ESPN did a disservice to viewers with Jon Gruden’s “turkey hole”
If ESPN wonders why last night’s ratings were so bad, perhaps it should examine how many people turned off the TV after the fifth time Jon Gruden said the words, “turkey hole.”
An embarrassingly bad segment of ESPN’s Monday Night Football broadcast started when Lions quarterback Matthew Stafford made a nice throw downfield, finding a receiver in the Packers’ secondary. At first, Gruden appeared to simply be analyzing the play.
“Watch Stafford fit the ball in the hole between the corner and the safety,” Gruden said. “I call that the turkey hole. Don’t ask me why.”
But then it became clear that the “turkey hole” thing was a pre-planned segment, and Gruden and ESPN’s producers had just been waiting for the right moment. The cameras turned away from the field and went to the booth, where Gruden stood in front of a picture of a turkey and offered insight such as, “Let me show you what the turkey hole is. It’s the turkey hole.”
As fans at home wondered what was happening on the field, Gruden gave an Xs and Os illustration of the turkey hole. Can we get back to the game now? No. Gruden still wasn’t done. He also had videos to show.
“Let me show you some of this turkey hole,” Gruden said, as highlights were shown of quarterbacks past and present throwing into the area that Gruden called the “turkey hole.” We saw Brett Favre throw into the turkey hole. We saw Stafford do it in a previous game. We still didn’t know what was happening on the field in the game we had tuned in to watch.

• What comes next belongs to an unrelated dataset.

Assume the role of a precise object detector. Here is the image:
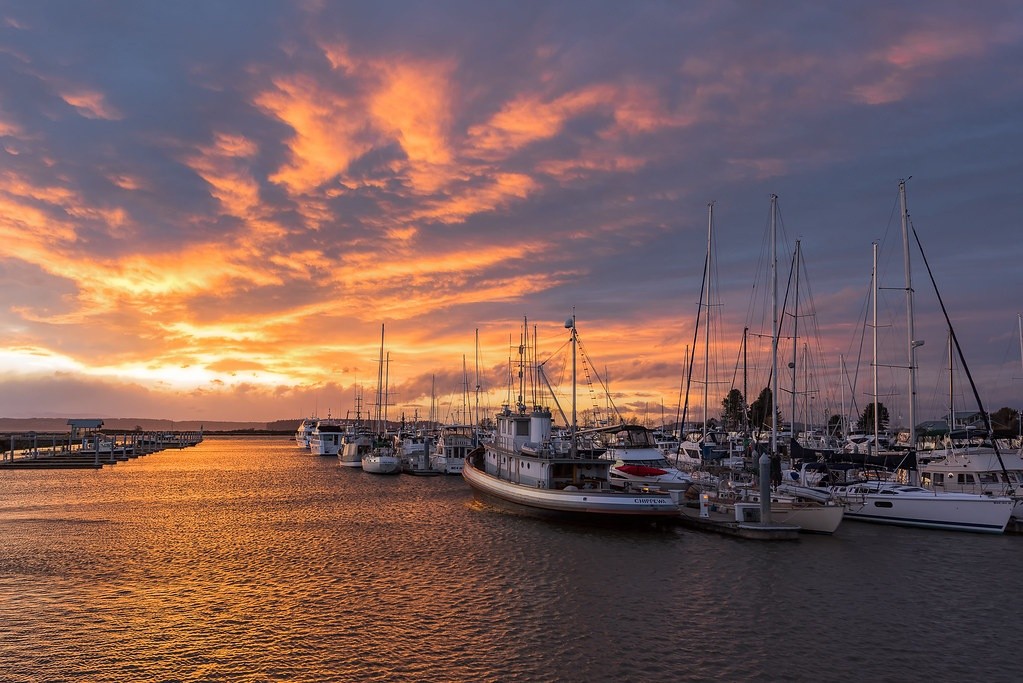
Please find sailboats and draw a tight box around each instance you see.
[334,172,1023,538]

So what had actually happened while Gruden was blabbering about the turkey hole? Oh, nothing much. Just a Lions fumble that the Packers recovered. No reason the fans watching the game would want to know about something like that when there’s turkey hole to discuss.
Finally, just as ESPN went to a commercial, play-by-play man Sean McDonough realized that something consequential had happened on the field while his partner had hijacked the broadcast.
“I think we’re going to have a replay review here,” McDonough said. “For the moment, they’re saying Green Bay ball.”
Sure enough, when ESPN came back from the commercial, the Packers had the ball.
“The ruling on the field is a fumble by Ameer Abdullah. Green Bay ball. We’ll show you another look at it right after this play,” McDonough said.
There were two problems with that: First, ESPN wouldn’t be showing us “another” look at it. We were still waiting for the first look. Through all that “turkey hole” nonsense, we still hadn’t seen Abdullah fumble. Secondly, even after the next play, ESPN still didn’t show a replay of the fumble. It was only after another play that ESPN finally went back and showed the fumble.
Football fans don’t ask for much when we turn on a game. We want to see what’s happening on the field, and we want reasonably knowledgeable announcers to fill us in on anything we might not be able to see with our own eyes. ESPN didn’t show us the fumble on the field, and the announcers didn’t tell us about it, either.
If Gruden and ESPN have any similar segments planned this season, I think I can speak for all fans when I say: Shove it up your turkey hole.